▸ BRIEF
Rewrite the rows below, renaming every "boulder" as "rock" and leaving everything else unchanged.

* start EXERCISE DATA *

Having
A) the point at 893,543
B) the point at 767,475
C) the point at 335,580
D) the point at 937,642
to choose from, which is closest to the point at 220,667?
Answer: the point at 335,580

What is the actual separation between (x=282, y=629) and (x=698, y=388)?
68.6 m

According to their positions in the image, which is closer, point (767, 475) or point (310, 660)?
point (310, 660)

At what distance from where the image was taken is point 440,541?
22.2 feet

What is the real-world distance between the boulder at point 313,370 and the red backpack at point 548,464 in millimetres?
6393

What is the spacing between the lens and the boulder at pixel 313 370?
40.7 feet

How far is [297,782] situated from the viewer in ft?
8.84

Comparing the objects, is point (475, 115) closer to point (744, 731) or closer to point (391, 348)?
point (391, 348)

* end EXERCISE DATA *

▸ FINISHED ANSWER
Having
A) the point at 893,543
B) the point at 767,475
C) the point at 335,580
D) the point at 937,642
to choose from, which is closest to the point at 220,667?
Answer: the point at 335,580

What is the actual separation between (x=282, y=629) and (x=698, y=388)?
68.6 m

According to their positions in the image, which is closer, point (767, 475) or point (310, 660)?
point (310, 660)

At what distance from where the image was taken is point 440,541?
22.2 feet

What is the real-world distance between the rock at point 313,370 and the red backpack at point 548,464 in millimetres?
6393

What is the spacing between the lens and the rock at pixel 313 370?
40.7 feet

How far is [297,782] situated from the viewer in ft?
8.84

Comparing the objects, is point (475, 115) closer to point (744, 731) or closer to point (391, 348)?
point (391, 348)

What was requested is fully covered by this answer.